On 8/18/2020 3:49 PM, Leon Romanovsky wrote:
On Tue, Aug 18, 2020 at 08:50:57AM +0300, Kamal Heib wrote:
On Tue, Aug 18, 2020 at 09:48:43AM +0800, Zhu Yanjun wrote:
On 8/17/2020 6:12 AM, Kamal Heib wrote:
On Sat, Aug 15, 2020 at 02:58:45PM +0800, Zhu Yanjun wrote:
On 8/12/2020 7:14 PM, Kamal Heib wrote:
To avoid the following kernel panic when calling kmem_cache_create()
with a NULL pointer from pool_cache(),
What is the root cause of this kernel panic?
The kernel panic is triggered using the following command and it happen
because the cache is not getting initialized.

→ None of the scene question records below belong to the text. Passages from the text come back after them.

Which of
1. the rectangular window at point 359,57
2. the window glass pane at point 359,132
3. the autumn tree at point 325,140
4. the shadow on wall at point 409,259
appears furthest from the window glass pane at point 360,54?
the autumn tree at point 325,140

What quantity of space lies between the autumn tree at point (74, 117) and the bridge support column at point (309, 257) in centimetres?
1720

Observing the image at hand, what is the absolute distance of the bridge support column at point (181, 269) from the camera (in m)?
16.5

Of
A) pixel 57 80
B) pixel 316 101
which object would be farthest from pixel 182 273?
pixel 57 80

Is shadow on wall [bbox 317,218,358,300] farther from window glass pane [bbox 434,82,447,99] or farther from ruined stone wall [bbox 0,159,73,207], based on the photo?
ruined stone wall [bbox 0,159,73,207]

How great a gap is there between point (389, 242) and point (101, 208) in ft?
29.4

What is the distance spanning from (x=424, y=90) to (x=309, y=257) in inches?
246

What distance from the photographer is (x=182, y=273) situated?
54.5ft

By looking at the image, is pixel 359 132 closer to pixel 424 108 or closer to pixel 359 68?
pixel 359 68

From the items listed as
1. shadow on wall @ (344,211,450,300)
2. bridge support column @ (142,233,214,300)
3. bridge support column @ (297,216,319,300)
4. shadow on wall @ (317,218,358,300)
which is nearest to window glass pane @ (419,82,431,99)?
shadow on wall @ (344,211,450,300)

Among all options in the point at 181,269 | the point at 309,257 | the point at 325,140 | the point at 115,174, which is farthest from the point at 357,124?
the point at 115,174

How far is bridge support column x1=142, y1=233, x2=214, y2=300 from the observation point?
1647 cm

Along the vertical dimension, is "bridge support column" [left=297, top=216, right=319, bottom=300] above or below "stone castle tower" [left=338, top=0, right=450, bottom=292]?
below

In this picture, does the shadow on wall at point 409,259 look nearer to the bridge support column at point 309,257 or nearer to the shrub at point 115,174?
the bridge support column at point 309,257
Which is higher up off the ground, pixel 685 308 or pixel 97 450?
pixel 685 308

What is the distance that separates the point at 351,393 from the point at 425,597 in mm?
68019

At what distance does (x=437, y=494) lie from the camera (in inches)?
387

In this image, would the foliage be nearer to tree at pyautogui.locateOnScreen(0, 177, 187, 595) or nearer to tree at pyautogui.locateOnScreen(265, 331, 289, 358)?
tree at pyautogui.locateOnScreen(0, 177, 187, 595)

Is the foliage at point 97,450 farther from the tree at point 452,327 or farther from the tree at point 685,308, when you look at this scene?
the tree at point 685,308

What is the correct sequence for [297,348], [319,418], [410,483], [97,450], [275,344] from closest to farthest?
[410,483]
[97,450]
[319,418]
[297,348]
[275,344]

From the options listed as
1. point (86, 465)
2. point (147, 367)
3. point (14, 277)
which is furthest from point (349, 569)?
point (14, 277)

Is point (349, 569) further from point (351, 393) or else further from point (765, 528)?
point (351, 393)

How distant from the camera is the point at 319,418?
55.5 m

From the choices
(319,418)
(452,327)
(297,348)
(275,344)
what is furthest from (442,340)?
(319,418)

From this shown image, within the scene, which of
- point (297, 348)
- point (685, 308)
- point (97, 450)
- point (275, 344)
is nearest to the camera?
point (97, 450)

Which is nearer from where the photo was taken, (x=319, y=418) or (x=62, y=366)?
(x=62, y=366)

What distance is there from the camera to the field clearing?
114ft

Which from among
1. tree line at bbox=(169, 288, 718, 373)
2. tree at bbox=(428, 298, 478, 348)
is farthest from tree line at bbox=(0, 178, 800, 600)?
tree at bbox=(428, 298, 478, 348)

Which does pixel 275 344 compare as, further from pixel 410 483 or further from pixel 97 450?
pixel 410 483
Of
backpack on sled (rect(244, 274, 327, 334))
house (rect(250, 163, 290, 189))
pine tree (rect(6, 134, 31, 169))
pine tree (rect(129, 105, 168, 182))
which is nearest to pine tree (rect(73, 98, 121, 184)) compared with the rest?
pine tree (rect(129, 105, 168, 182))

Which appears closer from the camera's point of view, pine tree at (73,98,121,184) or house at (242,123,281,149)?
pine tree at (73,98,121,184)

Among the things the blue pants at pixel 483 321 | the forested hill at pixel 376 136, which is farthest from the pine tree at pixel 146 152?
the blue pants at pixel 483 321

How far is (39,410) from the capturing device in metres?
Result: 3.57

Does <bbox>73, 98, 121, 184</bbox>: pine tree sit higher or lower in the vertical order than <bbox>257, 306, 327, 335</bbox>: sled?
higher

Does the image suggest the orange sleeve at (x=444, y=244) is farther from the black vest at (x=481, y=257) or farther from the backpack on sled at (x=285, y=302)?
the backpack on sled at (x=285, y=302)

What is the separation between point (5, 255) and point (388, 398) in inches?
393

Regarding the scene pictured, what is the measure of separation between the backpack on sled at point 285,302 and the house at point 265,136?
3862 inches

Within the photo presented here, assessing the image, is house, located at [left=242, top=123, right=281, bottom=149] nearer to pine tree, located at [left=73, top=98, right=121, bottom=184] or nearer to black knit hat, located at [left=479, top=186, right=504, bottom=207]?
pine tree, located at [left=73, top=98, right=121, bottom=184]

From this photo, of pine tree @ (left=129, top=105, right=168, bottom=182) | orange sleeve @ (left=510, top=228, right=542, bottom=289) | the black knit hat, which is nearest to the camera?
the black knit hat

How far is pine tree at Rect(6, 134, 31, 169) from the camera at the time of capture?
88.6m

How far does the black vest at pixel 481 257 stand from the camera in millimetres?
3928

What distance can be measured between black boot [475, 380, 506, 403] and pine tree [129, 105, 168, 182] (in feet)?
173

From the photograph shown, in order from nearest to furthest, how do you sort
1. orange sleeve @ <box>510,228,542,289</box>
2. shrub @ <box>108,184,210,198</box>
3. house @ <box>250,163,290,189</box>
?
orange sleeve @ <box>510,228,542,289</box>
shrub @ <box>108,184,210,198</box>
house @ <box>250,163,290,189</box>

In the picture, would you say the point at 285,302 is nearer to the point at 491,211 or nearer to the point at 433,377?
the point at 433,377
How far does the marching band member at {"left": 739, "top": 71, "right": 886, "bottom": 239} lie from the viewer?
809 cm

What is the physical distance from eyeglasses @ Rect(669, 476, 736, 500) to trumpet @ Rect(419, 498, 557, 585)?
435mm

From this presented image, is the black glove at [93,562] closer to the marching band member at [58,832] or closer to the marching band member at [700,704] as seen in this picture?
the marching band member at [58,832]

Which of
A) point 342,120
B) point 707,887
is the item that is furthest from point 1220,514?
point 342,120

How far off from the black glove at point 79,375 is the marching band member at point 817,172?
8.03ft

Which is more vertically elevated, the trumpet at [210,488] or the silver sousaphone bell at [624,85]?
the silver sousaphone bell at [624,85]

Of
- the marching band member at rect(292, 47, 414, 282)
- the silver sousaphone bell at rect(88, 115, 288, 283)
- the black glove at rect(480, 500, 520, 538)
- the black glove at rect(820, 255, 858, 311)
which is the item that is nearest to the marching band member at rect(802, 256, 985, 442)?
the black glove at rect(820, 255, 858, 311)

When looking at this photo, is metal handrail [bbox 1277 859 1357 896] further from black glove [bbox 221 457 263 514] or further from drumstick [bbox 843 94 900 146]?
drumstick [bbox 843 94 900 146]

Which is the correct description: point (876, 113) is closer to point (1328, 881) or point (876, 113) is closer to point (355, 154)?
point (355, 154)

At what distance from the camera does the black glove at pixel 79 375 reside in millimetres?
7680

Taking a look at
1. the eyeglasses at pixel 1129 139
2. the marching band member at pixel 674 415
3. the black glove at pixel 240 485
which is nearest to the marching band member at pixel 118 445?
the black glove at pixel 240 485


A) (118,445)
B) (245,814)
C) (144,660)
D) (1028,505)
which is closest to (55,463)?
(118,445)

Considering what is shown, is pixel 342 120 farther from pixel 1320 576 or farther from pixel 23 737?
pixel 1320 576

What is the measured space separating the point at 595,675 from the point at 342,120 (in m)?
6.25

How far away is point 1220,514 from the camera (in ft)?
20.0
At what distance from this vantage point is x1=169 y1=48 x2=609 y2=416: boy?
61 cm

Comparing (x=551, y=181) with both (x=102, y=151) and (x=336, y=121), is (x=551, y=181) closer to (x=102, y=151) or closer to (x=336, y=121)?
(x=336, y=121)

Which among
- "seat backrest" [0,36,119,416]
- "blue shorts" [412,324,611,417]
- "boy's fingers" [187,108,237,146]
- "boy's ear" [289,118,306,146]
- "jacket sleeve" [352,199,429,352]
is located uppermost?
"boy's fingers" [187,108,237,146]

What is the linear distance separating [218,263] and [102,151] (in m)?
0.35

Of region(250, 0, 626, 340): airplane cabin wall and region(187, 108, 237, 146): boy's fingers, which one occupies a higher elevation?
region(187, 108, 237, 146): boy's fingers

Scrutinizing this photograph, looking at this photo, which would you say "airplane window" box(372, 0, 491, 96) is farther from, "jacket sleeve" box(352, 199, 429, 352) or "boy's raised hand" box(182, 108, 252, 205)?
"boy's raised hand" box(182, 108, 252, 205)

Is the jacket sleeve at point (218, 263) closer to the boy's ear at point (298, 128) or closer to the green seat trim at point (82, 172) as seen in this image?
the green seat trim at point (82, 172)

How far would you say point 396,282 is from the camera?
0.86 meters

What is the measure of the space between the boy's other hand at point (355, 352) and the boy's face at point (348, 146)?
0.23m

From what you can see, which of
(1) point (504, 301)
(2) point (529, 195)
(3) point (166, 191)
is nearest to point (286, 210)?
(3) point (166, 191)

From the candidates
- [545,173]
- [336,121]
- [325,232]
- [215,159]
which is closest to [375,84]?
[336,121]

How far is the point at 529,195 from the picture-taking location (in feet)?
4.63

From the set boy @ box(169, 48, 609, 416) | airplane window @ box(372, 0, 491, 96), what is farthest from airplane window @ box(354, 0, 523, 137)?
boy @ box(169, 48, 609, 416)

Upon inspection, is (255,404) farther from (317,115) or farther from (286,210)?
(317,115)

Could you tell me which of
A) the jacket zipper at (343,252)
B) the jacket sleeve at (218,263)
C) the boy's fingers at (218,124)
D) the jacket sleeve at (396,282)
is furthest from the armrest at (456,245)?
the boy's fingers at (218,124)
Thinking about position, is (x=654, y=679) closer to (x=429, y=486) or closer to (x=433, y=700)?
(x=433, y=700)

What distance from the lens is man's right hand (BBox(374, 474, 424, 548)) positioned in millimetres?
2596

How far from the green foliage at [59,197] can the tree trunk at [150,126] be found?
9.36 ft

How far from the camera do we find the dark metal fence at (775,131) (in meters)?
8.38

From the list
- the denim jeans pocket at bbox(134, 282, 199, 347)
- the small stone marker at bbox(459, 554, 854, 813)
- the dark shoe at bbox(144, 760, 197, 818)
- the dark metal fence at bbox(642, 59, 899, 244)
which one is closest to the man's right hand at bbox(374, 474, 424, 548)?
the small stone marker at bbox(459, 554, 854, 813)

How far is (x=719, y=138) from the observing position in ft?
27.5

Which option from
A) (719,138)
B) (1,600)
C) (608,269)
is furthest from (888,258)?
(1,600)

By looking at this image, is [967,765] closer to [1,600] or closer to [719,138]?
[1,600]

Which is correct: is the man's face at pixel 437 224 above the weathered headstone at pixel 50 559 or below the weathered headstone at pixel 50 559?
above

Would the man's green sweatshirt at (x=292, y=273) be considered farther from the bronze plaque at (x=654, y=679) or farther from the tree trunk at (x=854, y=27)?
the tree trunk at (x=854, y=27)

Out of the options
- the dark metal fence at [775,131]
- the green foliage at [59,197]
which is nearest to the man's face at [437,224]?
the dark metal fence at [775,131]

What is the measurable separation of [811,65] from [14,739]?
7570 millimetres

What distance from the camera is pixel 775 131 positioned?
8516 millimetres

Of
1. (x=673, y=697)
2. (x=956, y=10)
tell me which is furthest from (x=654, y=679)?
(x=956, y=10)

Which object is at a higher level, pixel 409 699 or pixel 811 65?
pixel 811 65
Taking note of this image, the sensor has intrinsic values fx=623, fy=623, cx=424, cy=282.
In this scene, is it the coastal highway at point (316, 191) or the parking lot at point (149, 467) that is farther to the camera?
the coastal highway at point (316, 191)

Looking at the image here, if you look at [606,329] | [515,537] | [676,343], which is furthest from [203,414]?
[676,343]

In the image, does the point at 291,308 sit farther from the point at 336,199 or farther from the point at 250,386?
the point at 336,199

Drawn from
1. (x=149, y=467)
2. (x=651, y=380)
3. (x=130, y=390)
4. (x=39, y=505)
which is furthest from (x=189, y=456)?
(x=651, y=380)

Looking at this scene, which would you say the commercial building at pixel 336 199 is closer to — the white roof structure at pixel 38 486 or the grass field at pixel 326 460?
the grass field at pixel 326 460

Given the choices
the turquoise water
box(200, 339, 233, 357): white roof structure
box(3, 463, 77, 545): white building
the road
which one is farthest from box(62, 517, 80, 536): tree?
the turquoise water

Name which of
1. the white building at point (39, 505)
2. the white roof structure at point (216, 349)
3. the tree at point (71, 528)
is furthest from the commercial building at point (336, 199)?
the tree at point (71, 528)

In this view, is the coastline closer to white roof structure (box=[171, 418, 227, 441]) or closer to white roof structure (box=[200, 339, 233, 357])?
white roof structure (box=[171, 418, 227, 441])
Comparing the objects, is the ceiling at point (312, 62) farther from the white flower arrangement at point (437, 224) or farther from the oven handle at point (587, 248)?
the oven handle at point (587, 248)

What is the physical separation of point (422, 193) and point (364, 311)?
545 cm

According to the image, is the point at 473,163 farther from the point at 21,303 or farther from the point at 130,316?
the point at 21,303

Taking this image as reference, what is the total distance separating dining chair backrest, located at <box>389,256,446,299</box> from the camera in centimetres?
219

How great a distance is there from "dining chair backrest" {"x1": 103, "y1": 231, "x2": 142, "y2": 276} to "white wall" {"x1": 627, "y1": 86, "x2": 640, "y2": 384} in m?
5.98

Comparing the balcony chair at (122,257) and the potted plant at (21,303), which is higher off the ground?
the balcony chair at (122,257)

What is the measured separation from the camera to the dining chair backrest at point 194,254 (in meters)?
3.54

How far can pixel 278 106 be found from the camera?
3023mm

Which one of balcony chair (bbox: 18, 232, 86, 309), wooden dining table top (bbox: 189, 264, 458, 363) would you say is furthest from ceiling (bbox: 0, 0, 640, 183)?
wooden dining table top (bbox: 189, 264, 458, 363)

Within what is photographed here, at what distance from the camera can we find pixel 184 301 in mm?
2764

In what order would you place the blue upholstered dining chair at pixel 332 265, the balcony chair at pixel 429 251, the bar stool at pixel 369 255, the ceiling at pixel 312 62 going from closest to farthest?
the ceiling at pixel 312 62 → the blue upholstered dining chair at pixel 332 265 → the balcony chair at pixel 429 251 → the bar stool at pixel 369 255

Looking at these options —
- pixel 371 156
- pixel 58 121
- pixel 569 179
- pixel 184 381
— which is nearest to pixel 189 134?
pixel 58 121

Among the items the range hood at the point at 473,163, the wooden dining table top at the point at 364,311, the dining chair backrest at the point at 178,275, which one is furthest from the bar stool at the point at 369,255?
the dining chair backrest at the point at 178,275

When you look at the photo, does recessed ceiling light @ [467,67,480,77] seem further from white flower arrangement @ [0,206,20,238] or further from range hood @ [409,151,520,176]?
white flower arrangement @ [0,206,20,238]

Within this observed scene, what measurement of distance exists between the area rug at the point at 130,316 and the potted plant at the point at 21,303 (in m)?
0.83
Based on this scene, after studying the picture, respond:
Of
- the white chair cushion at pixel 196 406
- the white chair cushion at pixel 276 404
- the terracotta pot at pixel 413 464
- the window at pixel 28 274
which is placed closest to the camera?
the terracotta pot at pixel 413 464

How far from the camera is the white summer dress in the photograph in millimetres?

modprobe rdma_rxe add=eno1
Thanks,
Kamal
Zhu Yanjun
move the rxe_cache_init() to the
context of device creation.
BUG: unable to handle kernel NULL pointer dereference at 000000000000000b
PGD 0 P4D 0
Oops: 0000 [#1] SMP NOPTI
CPU: 4 PID: 8512 Comm: modprobe Kdump: loaded Not tainted 4.18.0-231.el8.x86_64 #1
Hardware name: HPE ProLiant DL385 Gen10/ProLiant DL385 Gen10, BIOS A40 10/02/2018
RIP: 0010:kmem_cache_alloc+0xd1/0x1b0
Code: 8b 57 18 45 8b 77 1c 48 8b 5c 24 30 0f 1f 44 00 00 5b 48 89 e8 5d 41 5c 41 5d 41 5e 41 5f c3 81 e3 00 00 10 00 75 0e 4d 89 fe <41> f6 47 0b 04 0f 84 6c ff ff ff 4c 89 ff e8 cc da 01 00 49 89 c6
RSP: 0018:ffffa2b8c773f9d0 EFLAGS: 00010246
RAX: 0000000000000000 RBX: 0000000000000000 RCX: 0000000000000005
RDX: 0000000000000004 RSI: 00000000006080c0 RDI: 0000000000000000
RBP: ffff8ea0a8634fd0 R08: ffffa2b8c773f988 R09: 00000000006000c0
R10: 0000000000000000 R11: 0000000000000230 R12: 00000000006080c0
R13: ffffffffc0a97fc8 R14: 0000000000000000 R15: 0000000000000000
FS: 00007f9138ed9740(0000) GS:ffff8ea4ae800000(0000) knlGS:0000000000000000
CS: 0010 DS: 0000 ES: 0000 CR0: 0000000080050033
CR2: 000000000000000b CR3: 000000046d59a000 CR4: 00000000003406e0
Call Trace:
rxe_alloc+0xc8/0x160 [rdma_rxe]
rxe_get_dma_mr+0x25/0xb0 [rdma_rxe]
__ib_alloc_pd+0xcb/0x160 [ib_core]
ib_mad_init_device+0x296/0x8b0 [ib_core]
add_client_context+0x11a/0x160 [ib_core]
enable_device_and_get+0xdc/0x1d0 [ib_core]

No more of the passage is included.